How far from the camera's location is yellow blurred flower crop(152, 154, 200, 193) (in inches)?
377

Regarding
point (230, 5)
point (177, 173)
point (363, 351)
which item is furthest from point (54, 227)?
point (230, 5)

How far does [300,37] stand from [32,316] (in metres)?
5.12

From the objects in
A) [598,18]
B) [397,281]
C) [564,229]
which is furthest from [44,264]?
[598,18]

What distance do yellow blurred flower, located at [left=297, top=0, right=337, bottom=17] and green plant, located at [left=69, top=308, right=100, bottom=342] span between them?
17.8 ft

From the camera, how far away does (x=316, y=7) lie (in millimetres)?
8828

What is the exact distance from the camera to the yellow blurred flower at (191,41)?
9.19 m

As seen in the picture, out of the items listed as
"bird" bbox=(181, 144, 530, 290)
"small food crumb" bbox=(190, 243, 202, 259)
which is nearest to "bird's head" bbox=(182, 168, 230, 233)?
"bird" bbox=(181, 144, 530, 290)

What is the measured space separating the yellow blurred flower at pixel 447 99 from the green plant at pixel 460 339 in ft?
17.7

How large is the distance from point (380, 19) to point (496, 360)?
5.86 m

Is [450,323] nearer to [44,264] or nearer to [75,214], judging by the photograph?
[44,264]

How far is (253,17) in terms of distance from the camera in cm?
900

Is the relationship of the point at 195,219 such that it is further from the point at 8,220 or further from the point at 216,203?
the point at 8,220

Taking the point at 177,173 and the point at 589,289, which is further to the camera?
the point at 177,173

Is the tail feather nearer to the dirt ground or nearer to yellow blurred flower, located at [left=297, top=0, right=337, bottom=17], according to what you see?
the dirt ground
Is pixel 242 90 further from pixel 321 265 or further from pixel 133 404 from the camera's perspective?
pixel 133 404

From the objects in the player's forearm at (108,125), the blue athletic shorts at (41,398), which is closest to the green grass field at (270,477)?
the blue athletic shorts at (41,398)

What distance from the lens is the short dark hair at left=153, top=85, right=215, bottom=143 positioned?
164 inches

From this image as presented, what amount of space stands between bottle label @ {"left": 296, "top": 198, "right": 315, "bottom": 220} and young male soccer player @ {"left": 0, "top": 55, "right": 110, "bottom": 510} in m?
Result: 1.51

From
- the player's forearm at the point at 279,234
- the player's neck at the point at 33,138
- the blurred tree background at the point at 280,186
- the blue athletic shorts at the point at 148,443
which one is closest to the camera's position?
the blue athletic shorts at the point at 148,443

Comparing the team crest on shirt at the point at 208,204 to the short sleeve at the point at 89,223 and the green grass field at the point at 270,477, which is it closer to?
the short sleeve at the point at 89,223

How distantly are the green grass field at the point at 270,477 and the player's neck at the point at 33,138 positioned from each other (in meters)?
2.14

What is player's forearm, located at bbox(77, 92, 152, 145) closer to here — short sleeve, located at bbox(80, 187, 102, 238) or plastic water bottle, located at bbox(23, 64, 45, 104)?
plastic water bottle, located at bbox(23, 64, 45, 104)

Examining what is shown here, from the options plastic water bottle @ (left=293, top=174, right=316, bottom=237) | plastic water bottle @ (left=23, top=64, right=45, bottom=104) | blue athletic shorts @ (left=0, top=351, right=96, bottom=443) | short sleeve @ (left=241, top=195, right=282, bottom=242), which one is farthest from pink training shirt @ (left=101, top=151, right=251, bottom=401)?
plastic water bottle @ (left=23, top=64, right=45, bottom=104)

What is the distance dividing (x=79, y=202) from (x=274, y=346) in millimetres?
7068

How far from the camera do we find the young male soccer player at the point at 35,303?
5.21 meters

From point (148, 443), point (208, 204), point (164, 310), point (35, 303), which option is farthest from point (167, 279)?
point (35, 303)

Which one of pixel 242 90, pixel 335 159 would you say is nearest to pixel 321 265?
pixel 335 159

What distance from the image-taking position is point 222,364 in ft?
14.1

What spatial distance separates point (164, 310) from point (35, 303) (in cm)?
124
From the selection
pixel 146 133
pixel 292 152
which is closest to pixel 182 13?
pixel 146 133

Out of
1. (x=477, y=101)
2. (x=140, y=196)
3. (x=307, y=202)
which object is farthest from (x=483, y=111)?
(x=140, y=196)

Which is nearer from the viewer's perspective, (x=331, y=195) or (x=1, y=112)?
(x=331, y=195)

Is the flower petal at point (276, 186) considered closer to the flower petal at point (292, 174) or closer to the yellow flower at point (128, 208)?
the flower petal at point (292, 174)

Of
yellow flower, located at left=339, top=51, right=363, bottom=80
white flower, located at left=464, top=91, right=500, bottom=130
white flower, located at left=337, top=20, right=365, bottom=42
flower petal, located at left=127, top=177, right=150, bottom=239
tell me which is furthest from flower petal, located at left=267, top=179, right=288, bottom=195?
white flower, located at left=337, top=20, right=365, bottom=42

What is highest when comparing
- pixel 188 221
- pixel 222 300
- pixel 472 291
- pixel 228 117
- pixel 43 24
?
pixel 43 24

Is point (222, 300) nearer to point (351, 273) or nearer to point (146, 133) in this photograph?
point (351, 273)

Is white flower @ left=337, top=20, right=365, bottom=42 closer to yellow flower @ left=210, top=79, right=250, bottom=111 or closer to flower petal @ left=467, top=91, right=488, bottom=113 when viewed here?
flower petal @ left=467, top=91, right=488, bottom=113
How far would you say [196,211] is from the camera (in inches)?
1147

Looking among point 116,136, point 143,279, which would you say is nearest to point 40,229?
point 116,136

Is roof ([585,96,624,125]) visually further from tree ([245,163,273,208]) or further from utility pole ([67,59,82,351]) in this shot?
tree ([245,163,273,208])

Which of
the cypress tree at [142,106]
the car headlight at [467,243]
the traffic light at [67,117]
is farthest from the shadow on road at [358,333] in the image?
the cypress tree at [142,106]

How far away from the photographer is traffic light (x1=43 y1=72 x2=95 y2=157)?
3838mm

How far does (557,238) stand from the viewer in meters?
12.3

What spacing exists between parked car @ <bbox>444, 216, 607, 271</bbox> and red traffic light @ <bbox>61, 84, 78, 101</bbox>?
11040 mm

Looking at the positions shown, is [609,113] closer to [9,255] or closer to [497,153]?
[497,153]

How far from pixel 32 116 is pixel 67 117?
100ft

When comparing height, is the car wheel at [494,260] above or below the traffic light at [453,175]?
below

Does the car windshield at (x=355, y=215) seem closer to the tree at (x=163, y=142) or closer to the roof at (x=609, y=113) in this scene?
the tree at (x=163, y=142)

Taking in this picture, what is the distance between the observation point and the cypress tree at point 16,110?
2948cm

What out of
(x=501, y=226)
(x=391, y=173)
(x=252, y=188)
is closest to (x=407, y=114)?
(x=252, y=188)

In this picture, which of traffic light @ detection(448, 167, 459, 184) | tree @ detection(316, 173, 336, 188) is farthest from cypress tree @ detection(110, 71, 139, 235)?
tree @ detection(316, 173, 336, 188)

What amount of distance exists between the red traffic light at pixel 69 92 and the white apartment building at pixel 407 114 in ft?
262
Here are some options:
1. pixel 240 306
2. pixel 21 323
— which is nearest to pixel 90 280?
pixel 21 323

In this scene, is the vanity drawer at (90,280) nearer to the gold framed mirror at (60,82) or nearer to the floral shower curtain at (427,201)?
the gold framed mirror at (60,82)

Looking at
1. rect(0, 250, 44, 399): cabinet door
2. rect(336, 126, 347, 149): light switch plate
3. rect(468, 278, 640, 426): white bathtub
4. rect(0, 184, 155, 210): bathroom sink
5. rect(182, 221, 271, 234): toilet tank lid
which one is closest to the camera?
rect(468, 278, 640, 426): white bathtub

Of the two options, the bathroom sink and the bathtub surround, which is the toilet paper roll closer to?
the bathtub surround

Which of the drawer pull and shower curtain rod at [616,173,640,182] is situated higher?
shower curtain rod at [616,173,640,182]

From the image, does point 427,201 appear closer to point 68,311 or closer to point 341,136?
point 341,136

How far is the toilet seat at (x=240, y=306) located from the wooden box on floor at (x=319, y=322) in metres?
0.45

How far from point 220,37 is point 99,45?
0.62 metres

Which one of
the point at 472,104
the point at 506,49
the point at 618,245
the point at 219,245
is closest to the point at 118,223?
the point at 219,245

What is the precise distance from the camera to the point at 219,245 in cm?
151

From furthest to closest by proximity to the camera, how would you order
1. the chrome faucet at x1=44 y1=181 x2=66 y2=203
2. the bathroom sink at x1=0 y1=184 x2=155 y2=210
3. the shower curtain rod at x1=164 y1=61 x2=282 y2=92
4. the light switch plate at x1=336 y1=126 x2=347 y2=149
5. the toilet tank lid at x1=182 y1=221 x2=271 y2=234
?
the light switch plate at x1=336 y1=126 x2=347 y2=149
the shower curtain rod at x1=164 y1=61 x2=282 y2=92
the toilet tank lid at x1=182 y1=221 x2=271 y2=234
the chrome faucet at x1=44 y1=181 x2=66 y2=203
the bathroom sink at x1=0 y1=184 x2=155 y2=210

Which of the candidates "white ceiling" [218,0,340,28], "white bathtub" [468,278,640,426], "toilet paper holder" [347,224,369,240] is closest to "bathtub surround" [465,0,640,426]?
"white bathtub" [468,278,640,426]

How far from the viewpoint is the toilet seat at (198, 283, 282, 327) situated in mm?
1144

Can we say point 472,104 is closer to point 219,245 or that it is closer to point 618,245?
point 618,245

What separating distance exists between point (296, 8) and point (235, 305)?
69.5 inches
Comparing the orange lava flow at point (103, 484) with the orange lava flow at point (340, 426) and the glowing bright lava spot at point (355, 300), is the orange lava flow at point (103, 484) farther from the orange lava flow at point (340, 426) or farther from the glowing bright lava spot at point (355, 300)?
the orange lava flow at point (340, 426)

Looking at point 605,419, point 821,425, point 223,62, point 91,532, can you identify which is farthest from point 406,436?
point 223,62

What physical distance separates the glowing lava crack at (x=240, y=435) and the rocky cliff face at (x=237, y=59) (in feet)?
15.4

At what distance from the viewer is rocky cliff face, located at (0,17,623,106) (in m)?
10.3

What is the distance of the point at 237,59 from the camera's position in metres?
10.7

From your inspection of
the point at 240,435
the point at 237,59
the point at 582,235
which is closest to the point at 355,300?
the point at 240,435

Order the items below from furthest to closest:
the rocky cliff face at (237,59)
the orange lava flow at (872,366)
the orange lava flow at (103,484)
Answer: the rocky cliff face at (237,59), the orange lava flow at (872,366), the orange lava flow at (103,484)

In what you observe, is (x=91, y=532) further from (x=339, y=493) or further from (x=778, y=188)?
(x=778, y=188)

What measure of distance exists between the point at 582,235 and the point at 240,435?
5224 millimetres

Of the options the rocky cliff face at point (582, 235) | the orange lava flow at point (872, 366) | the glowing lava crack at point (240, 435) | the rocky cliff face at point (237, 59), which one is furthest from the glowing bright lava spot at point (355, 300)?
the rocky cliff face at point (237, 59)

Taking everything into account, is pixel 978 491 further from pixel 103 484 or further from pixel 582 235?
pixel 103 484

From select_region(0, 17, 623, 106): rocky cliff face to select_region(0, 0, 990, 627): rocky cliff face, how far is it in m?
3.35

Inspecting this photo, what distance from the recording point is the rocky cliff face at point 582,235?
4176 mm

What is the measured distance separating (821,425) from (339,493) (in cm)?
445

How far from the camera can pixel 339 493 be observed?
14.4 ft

-.-.-

YOUR OBJECTIVE ::
Can you express everything from the line containing "At what distance" through the last line of the items as a JSON list of strings, with one string per line and blank lines omitted?

TASK SOLUTION ::
[
  "At what distance from the viewer is rocky cliff face, located at (0,17,623,106) (in m)?",
  "10.3",
  "What is the distance of the point at 237,59 from the camera's position in metres?",
  "10.7",
  "From your inspection of",
  "the point at 240,435",
  "the point at 237,59",
  "the point at 582,235",
  "which is closest to the point at 355,300?",
  "the point at 240,435",
  "Order the items below from furthest to closest:",
  "the rocky cliff face at (237,59)",
  "the orange lava flow at (872,366)",
  "the orange lava flow at (103,484)",
  "Answer: the rocky cliff face at (237,59), the orange lava flow at (872,366), the orange lava flow at (103,484)",
  "In what you observe, is (x=91, y=532) further from (x=339, y=493) or further from (x=778, y=188)?",
  "(x=778, y=188)",
  "What measure of distance exists between the point at 582,235 and the point at 240,435?",
  "5224 millimetres",
  "Of the options the rocky cliff face at point (582, 235) | the orange lava flow at point (872, 366) | the glowing lava crack at point (240, 435) | the rocky cliff face at point (237, 59), which one is furthest from the glowing bright lava spot at point (355, 300)?",
  "the rocky cliff face at point (237, 59)",
  "Taking everything into account, is pixel 978 491 further from pixel 103 484 or further from pixel 582 235?",
  "pixel 103 484",
  "From select_region(0, 17, 623, 106): rocky cliff face to select_region(0, 0, 990, 627): rocky cliff face, how far is it in m?",
  "3.35",
  "Inspecting this photo, what distance from the recording point is the rocky cliff face at point 582,235?",
  "4176 mm",
  "What is the measured distance separating (821,425) from (339,493) (in cm)?",
  "445",
  "How far from the camera can pixel 339 493 be observed?",
  "14.4 ft"
]